### [Written task 1]
Rewrite the records from the line containing "Among point 857,50" down to the end of the records, swapping "closest" for "nearest" and leaving everything else the same.

By Neal R. Marder and Andrew S. Jick, Winston & Strawn LLP
On March 12, 2012, groundbreaking legislation in Mexico went into effect allowing “collective actions” in which private individuals, non-profits and government agencies can now prosecute claims representatively on behalf of a group of people. These collective action procedures are codified in Book Five of Mexico's Federal Code of Civil Procedure (“Book Five”).
Book Five shares many similarities with Federal Rule of Civil Procedure 23. As expected, there are also significant differences. This article provides a broad overview and comparison of Book Five's key provisions with Rule 23, and concludes by highlighting the implications of the new Mexican collective action procedures for companies doing business in Mexico.

### [Extracted entries]
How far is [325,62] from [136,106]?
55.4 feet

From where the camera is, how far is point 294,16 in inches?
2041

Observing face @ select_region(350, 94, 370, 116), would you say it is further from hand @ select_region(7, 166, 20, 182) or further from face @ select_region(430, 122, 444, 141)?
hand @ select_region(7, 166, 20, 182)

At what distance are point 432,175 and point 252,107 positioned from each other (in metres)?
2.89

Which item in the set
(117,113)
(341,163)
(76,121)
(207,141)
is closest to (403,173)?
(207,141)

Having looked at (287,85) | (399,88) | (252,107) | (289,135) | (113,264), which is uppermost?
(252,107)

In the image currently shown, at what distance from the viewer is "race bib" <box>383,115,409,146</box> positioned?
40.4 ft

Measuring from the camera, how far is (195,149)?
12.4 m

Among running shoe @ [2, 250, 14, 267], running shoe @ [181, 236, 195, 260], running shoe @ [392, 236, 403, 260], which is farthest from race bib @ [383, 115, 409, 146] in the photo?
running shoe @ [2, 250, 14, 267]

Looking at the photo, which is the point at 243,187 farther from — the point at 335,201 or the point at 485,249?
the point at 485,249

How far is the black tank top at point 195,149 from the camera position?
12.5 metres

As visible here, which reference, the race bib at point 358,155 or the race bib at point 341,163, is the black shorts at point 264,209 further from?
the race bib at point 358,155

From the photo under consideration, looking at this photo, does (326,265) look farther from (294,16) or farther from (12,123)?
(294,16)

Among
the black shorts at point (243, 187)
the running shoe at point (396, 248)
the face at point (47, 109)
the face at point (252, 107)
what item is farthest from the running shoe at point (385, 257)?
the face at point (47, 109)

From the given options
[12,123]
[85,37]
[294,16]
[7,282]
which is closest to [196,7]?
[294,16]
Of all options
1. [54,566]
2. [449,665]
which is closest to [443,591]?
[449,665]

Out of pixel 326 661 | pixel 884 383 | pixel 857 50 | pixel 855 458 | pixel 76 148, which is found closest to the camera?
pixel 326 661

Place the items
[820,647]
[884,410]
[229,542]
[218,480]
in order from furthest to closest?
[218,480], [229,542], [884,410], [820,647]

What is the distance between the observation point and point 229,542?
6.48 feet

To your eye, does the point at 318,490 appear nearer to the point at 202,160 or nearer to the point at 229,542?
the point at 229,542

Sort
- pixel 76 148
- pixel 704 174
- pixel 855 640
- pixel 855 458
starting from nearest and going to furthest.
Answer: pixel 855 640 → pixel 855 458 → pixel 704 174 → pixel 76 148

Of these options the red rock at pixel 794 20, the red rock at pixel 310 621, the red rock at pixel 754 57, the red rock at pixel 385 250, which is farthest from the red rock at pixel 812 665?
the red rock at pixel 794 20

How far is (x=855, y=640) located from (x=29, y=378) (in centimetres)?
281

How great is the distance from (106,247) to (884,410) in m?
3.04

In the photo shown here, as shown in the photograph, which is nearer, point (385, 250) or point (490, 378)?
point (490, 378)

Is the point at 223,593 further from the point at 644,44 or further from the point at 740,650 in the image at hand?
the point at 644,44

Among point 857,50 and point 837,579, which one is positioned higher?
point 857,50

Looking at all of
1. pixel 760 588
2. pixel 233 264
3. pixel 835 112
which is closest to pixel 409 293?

### [Written task 2]
According to the article on Mexican collective actions, on what date did the new legislation go into effect?

### [Final answer 1]
Among point 857,50 and point 837,579, which one is positioned higher?
point 857,50

Looking at all of
1. pixel 760 588
2. pixel 233 264
3. pixel 835 112
which is nearest to pixel 409 293?

### [Final answer 2]
March 12, 2012